Your opening question should be along the lines of

"If I open a prepaid currency card operated by xxxxxxx xxxxxxxxx, would this be covered for compensation in the worse case event of the organisation going bust"

I do not want to sound negative, and indeed I have a prepaid card myself, but do be aware.

Russell

Footnote - there is a thread on MHF with a copy of the FSCS email that I received.


----------



## Rapide561 (Oct 1, 2005)

*Cards*

Back again

I found the reply from the FCSC

Here is the email response received today from the FSC.

Quote

Thank you for your e-mail of 30 April 2009 concerning the role of the Financial Services Compensation Scheme (FSCS). The FSCS is a fund of last resort, which deals with claims for compensation against firms that are no longer trading and cannot honour claims against them. If you require more information you can log onto our website at www.fscs.org.uk. Our rules and regulations can also be found on the Financial Services Authority's website at www.fsa.gov.uk.

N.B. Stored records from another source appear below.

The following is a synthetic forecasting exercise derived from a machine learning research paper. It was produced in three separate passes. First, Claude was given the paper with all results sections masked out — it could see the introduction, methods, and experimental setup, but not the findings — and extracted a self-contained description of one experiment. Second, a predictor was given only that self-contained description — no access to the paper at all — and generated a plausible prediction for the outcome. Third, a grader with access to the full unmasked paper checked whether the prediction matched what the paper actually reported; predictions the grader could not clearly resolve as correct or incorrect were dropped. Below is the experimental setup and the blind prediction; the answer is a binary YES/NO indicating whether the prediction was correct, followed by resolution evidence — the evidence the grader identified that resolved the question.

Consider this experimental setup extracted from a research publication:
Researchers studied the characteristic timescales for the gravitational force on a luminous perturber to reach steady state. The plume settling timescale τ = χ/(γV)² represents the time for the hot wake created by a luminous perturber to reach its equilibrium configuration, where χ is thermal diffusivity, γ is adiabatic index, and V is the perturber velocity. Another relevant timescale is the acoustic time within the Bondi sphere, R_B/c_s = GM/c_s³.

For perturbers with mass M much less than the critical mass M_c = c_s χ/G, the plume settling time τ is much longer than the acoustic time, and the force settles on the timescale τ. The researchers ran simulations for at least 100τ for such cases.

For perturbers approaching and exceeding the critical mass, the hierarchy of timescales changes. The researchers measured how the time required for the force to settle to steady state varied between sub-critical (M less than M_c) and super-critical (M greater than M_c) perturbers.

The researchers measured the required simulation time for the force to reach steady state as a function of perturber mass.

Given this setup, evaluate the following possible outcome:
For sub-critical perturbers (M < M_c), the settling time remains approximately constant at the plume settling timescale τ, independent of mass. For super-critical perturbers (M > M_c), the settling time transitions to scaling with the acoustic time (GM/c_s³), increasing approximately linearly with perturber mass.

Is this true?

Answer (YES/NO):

In answer to your query, Electronic money is not considered to be a deposit held by a bank or building society, but a method of payment. Funds are held on a pre-payment credit card (for example) and used in the same manner, as one would cash/currency, and are therefore not protected by the FSCS. This is also mention at point 17 on the following Caxton Card webpage http://www.caxtonfxcard.com/termsncondition.asp?dist=CAXTGENL

I hope the information contained in this e-mail has proved helpful. If you have any further questions, please telephone our helpline on 020 7892 7300, and we will be happy to be of assistance.

Yours sincerely

Unquote

Hope this is helpful to you

Russell


----------